Directions for this task: Reproduce, with no changes, the line that contains "phylum: Chordata" and all the lines that come after it in the records.

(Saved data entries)
»»
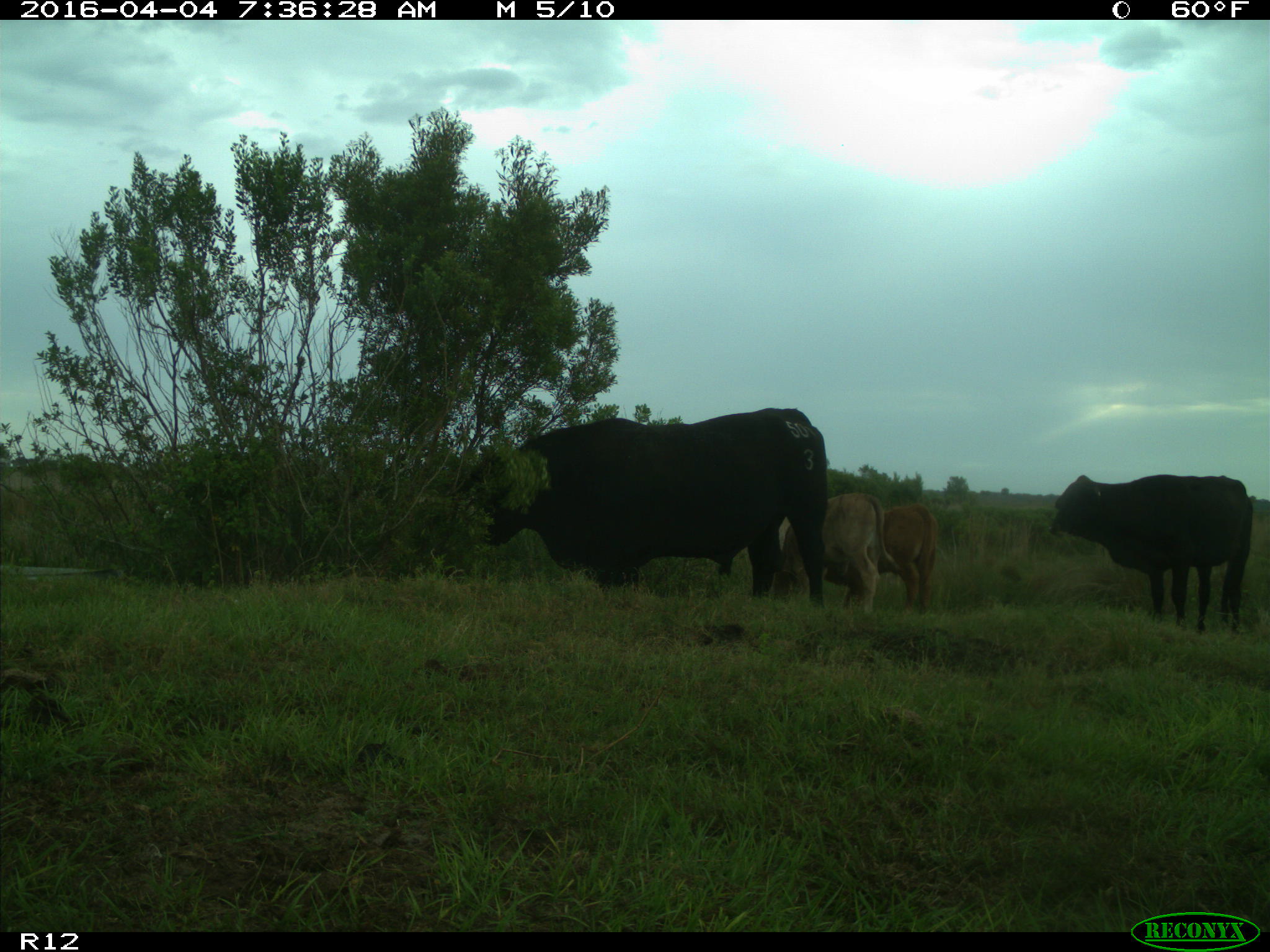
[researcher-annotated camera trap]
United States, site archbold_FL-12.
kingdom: Animalia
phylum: Chordata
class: Mammalia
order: Artiodactyla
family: Bovidae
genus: Bos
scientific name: Bos taurus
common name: domestic cow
««
Written solution:
phylum: Chordata
class: Mammalia
order: Artiodactyla
family: Bovidae
genus: Bos
scientific name: Bos taurus
common name: domestic cow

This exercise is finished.